Locate every line in the rows below that contains the word "wall" and copy each of those lines.

[Records of spatial reasoning questions]
---------------

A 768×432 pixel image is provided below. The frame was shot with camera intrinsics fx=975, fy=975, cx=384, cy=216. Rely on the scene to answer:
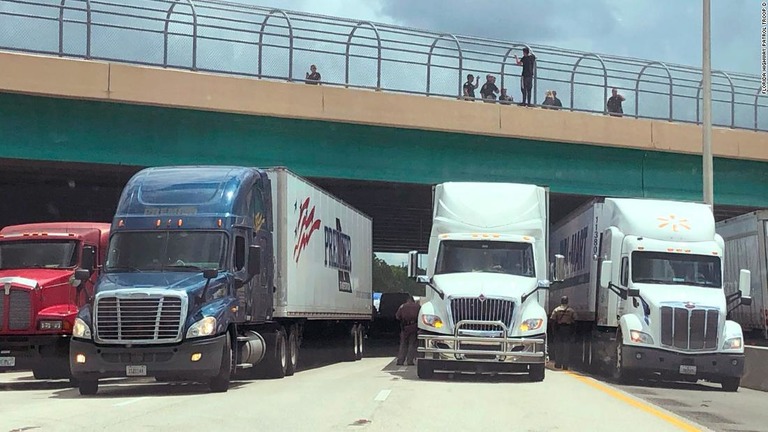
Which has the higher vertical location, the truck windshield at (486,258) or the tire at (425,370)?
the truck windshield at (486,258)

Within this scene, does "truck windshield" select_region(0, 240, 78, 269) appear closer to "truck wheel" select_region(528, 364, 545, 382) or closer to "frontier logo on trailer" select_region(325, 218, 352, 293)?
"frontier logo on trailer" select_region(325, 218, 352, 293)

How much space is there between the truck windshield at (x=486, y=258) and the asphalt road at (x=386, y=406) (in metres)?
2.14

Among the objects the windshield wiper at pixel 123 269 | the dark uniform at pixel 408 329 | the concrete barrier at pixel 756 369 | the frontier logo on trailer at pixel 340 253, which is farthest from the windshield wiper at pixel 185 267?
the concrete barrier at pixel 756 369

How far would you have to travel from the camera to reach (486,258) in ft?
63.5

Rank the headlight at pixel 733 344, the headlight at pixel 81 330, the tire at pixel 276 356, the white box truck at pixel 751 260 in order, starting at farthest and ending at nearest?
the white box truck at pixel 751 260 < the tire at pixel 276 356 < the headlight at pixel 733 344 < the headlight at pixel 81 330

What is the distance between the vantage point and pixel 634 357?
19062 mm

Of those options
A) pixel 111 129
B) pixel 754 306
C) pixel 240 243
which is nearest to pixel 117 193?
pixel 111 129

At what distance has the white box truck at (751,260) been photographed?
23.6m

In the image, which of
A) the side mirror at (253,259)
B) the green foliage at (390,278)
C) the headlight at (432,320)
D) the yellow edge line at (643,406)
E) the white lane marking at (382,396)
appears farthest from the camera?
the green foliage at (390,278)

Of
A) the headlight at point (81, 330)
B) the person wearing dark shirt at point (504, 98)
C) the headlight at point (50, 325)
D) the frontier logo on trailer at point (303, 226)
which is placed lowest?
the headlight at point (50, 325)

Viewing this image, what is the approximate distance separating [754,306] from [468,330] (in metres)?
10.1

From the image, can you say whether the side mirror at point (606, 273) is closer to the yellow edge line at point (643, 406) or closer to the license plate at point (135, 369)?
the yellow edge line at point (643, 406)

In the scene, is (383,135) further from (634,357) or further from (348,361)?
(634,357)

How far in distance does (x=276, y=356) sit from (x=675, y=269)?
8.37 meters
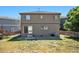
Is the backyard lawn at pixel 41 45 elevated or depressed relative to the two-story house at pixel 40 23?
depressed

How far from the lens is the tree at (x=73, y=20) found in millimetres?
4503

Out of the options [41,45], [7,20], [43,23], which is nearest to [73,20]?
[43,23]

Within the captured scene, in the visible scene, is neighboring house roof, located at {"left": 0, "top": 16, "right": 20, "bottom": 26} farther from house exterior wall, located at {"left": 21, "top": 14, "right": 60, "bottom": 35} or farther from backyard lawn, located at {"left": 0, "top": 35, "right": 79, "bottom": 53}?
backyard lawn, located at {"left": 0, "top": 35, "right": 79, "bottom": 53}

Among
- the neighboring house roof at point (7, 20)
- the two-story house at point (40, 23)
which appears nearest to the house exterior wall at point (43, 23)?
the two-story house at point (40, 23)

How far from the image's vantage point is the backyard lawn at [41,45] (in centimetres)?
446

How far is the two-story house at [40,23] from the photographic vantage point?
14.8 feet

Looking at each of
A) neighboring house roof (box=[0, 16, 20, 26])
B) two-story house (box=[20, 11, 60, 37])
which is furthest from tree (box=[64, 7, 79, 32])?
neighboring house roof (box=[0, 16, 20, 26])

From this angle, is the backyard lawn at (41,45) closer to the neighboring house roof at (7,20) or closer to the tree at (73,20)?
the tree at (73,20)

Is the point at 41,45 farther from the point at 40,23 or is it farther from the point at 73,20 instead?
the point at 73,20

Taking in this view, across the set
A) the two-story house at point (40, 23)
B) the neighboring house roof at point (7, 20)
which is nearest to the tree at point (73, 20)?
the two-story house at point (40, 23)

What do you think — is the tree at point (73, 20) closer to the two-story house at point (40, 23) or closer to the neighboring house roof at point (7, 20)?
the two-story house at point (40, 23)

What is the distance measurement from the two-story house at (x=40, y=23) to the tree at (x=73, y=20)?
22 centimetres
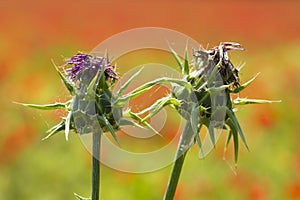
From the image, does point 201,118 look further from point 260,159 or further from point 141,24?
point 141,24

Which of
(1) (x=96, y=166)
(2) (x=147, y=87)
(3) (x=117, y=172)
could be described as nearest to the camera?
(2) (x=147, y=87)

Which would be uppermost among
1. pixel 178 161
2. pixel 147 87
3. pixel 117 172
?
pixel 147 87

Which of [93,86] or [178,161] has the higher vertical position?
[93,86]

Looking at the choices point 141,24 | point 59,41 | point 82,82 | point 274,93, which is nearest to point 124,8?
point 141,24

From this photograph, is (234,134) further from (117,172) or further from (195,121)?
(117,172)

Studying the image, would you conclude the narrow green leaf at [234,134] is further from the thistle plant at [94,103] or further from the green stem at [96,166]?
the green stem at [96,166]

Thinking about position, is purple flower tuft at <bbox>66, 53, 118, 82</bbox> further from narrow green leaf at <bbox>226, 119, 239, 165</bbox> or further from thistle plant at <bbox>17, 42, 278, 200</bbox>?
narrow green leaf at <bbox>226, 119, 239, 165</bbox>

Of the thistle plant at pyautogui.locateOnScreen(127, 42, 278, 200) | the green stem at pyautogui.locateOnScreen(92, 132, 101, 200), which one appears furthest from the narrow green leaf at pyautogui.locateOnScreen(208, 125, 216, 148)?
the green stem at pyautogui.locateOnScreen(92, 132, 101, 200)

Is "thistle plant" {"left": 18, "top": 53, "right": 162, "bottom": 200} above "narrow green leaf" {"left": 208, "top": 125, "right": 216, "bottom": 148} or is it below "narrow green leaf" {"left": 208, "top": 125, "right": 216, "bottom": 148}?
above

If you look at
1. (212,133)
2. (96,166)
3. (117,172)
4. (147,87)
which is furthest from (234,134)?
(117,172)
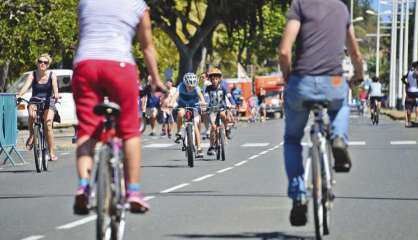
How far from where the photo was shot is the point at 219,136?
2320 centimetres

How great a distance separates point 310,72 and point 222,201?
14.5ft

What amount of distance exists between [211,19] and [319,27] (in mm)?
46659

---------------

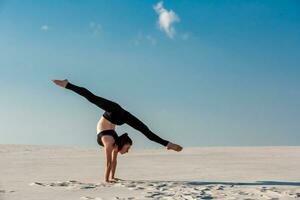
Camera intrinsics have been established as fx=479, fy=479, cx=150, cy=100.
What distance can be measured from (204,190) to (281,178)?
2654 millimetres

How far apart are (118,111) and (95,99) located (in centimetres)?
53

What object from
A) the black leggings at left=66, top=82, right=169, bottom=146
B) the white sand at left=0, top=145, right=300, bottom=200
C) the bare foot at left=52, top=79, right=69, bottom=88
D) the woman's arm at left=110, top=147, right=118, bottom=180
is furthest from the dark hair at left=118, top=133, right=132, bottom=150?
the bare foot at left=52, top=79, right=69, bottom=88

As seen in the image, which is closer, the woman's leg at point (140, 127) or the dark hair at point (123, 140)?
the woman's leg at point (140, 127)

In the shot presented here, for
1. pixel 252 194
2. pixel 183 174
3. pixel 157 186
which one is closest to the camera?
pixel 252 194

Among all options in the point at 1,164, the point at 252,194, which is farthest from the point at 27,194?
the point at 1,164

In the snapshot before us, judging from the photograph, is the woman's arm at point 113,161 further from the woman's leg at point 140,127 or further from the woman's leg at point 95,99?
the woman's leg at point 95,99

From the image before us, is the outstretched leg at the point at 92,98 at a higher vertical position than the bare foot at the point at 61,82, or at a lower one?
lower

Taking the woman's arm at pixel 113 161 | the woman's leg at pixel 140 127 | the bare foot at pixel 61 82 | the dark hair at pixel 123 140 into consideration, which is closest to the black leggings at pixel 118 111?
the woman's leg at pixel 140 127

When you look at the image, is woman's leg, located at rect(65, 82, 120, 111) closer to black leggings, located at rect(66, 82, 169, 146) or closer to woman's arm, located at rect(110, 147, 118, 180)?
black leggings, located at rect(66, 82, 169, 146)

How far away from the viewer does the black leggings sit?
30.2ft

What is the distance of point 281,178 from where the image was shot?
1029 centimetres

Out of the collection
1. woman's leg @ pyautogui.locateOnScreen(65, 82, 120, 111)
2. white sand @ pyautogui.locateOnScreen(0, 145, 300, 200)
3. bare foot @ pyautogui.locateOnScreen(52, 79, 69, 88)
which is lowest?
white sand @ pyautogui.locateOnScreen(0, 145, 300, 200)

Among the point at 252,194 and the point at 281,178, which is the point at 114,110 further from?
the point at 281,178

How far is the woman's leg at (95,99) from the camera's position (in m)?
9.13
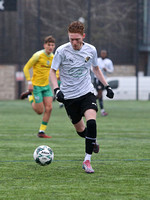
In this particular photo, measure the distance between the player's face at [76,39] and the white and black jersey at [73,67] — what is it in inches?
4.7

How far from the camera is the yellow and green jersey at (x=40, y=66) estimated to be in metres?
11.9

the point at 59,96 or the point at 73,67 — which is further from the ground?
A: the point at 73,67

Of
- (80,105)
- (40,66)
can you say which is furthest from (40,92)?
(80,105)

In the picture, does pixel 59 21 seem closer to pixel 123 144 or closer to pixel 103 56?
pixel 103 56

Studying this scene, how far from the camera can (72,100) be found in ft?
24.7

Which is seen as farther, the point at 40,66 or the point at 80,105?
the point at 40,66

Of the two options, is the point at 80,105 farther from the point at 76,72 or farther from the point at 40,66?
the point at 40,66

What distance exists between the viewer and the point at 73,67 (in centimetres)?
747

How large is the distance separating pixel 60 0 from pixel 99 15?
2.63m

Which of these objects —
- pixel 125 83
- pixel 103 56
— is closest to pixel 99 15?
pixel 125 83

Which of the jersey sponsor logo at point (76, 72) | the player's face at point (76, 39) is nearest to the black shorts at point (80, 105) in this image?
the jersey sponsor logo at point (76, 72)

---------------

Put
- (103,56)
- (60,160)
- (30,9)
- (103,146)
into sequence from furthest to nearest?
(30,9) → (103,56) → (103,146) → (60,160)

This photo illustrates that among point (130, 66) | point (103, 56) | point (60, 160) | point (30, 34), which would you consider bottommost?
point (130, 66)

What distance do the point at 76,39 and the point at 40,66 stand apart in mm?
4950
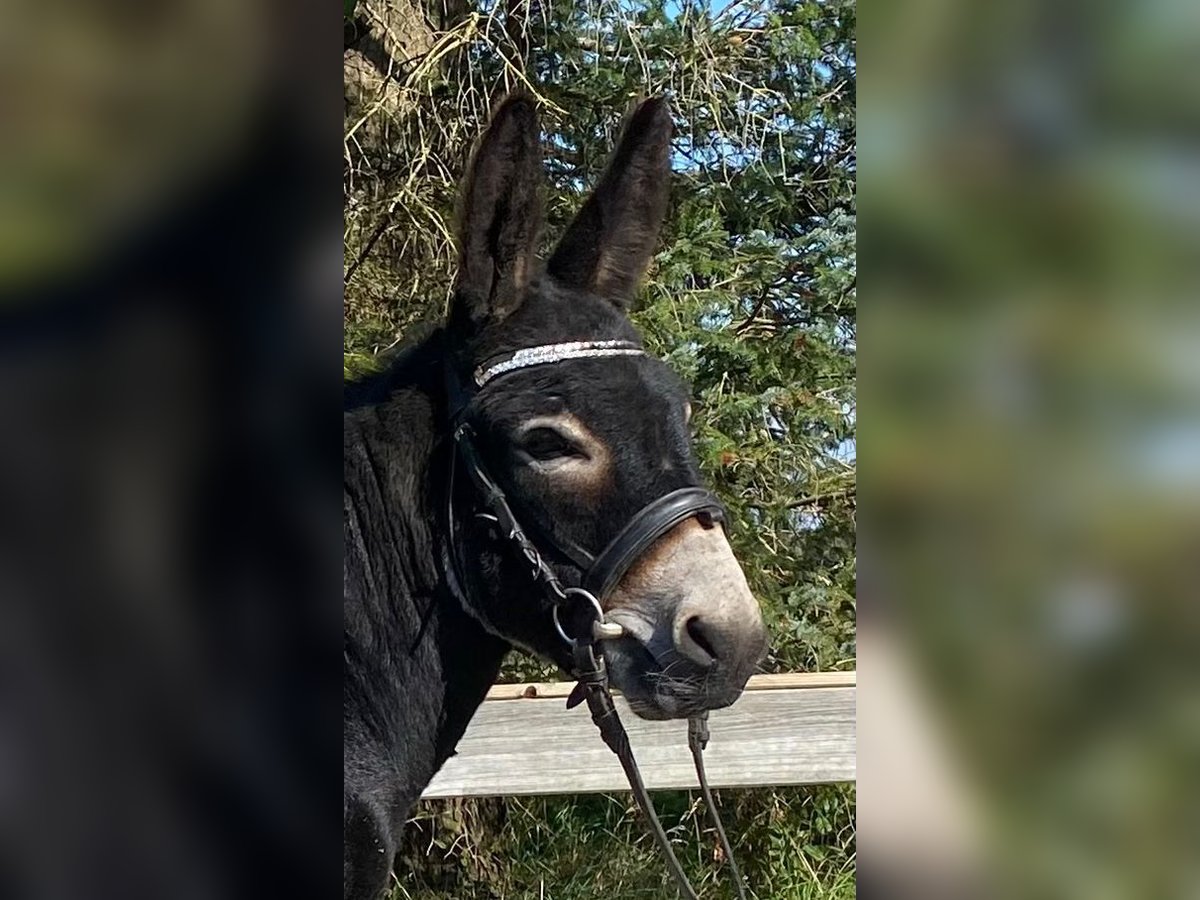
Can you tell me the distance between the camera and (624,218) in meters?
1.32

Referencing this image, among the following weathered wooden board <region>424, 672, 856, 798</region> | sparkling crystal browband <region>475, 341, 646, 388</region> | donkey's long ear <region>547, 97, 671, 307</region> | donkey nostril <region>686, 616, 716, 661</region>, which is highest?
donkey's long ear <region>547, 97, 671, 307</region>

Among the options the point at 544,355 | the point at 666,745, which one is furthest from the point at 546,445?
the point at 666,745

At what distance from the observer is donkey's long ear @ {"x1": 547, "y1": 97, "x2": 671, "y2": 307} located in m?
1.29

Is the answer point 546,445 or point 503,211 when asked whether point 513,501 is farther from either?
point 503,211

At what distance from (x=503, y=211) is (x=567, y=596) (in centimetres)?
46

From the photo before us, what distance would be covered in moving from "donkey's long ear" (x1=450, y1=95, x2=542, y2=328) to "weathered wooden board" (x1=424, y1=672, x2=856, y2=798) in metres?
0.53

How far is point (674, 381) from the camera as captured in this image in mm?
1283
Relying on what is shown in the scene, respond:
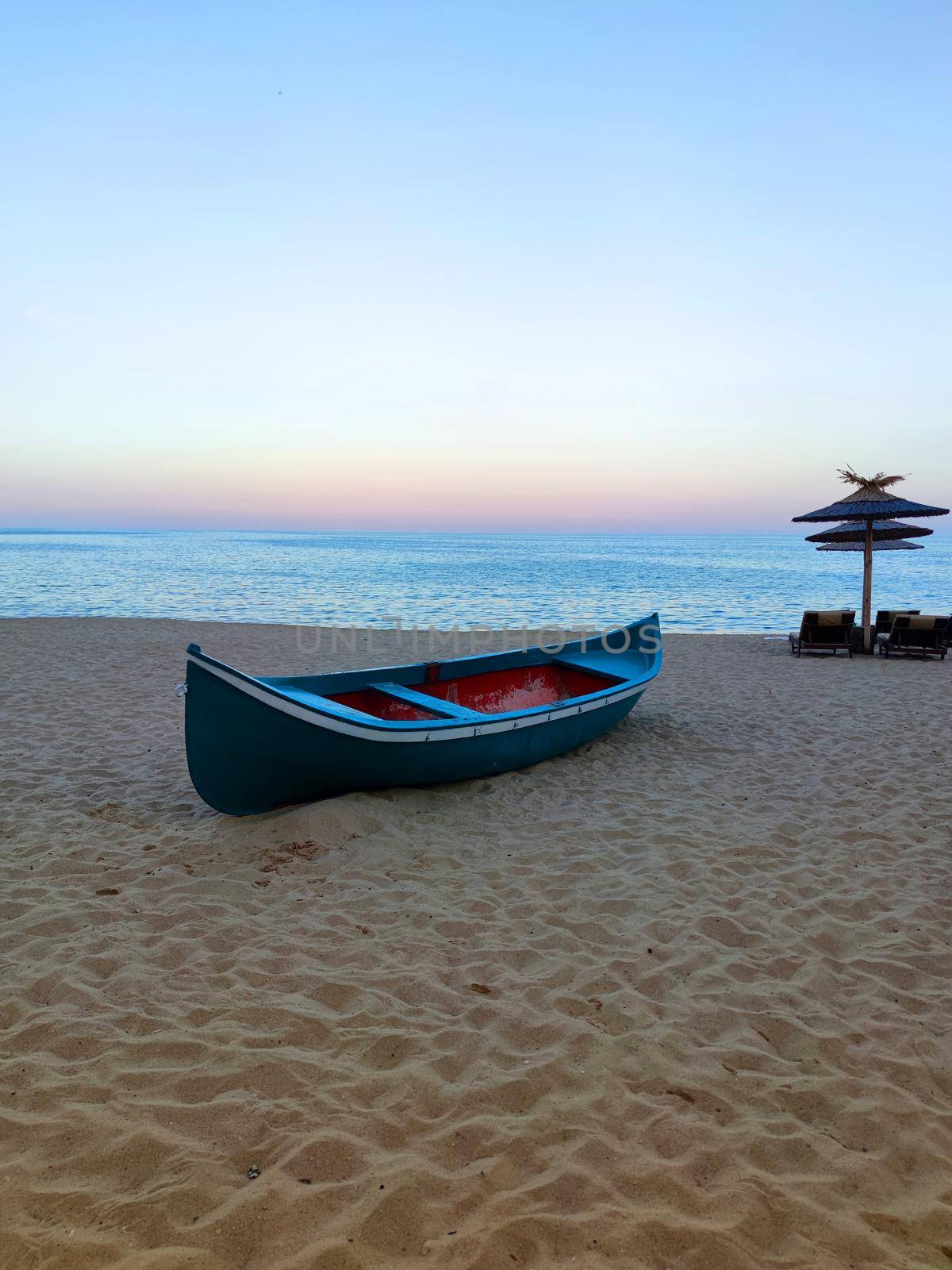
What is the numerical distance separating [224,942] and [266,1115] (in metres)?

---------------

> **Solution to this problem**
Within the captured scene, in the visible scene, is neighboring house roof, located at {"left": 0, "top": 16, "right": 20, "bottom": 26} farther from house exterior wall, located at {"left": 21, "top": 14, "right": 60, "bottom": 35} or farther from backyard lawn, located at {"left": 0, "top": 35, "right": 79, "bottom": 53}?
which appears nearest to the house exterior wall at point (43, 23)?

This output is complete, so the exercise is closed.